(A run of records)
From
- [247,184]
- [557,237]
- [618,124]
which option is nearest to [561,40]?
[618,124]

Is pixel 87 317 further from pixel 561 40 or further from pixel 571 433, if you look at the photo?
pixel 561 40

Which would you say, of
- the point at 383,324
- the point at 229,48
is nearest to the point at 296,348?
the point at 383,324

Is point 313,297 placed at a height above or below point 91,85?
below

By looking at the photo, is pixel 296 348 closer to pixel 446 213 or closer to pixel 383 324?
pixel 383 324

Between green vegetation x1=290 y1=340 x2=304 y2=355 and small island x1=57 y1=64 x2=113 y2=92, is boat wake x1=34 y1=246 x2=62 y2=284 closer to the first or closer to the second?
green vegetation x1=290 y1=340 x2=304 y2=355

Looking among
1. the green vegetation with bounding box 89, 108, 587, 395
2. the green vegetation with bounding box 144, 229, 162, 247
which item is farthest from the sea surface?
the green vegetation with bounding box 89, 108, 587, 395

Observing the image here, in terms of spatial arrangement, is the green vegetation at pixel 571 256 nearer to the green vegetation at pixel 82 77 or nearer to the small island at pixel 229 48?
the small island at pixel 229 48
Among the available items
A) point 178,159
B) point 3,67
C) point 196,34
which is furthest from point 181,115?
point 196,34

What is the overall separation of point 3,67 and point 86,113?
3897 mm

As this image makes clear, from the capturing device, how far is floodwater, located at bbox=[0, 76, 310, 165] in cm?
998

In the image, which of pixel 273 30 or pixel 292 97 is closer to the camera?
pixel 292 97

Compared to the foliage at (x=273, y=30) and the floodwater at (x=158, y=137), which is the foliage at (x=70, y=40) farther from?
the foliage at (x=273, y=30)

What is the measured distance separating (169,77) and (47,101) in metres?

Aim of the task: Copy out the whole listing exactly.

Written solution:
From
- [247,184]
- [557,237]
- [618,124]
which option is nearest to [561,40]?
[618,124]

Is pixel 87 317 further from pixel 561 40 or further from pixel 571 433, if you look at the photo?
pixel 561 40

Which would you say, of
- the point at 383,324
- the point at 229,48
is nearest to the point at 296,348?
the point at 383,324

Is point 313,297 placed at a height above or below point 91,85?
below

By looking at the photo, is pixel 296 348 closer to pixel 446 213 or closer to pixel 383 324?
pixel 383 324

Between green vegetation x1=290 y1=340 x2=304 y2=355 and small island x1=57 y1=64 x2=113 y2=92, is boat wake x1=34 y1=246 x2=62 y2=284 closer to the first or closer to the second?
green vegetation x1=290 y1=340 x2=304 y2=355

Looking among
1. the green vegetation with bounding box 89, 108, 587, 395
2. the green vegetation with bounding box 144, 229, 162, 247
which item is farthest from the sea surface?
the green vegetation with bounding box 89, 108, 587, 395

Observing the image here, in terms of spatial arrangement, is the green vegetation at pixel 571 256 nearer to the green vegetation at pixel 82 77 or nearer to the small island at pixel 229 48?
the small island at pixel 229 48
Among the available items
A) point 178,159
B) point 3,67
C) point 196,34
which is furthest from point 181,115?
point 196,34

What is the overall separation of point 3,67 and point 86,113?
3897 mm

As this image makes clear, from the capturing device, how far is floodwater, located at bbox=[0, 76, 310, 165] in cm?
998

In the image, which of pixel 273 30 or pixel 292 97 is closer to the camera?
pixel 292 97

Compared to the foliage at (x=273, y=30) and the floodwater at (x=158, y=137), which is the foliage at (x=70, y=40) farther from?
the foliage at (x=273, y=30)

What is the measured distance separating (169,77) and (47,101) in metres?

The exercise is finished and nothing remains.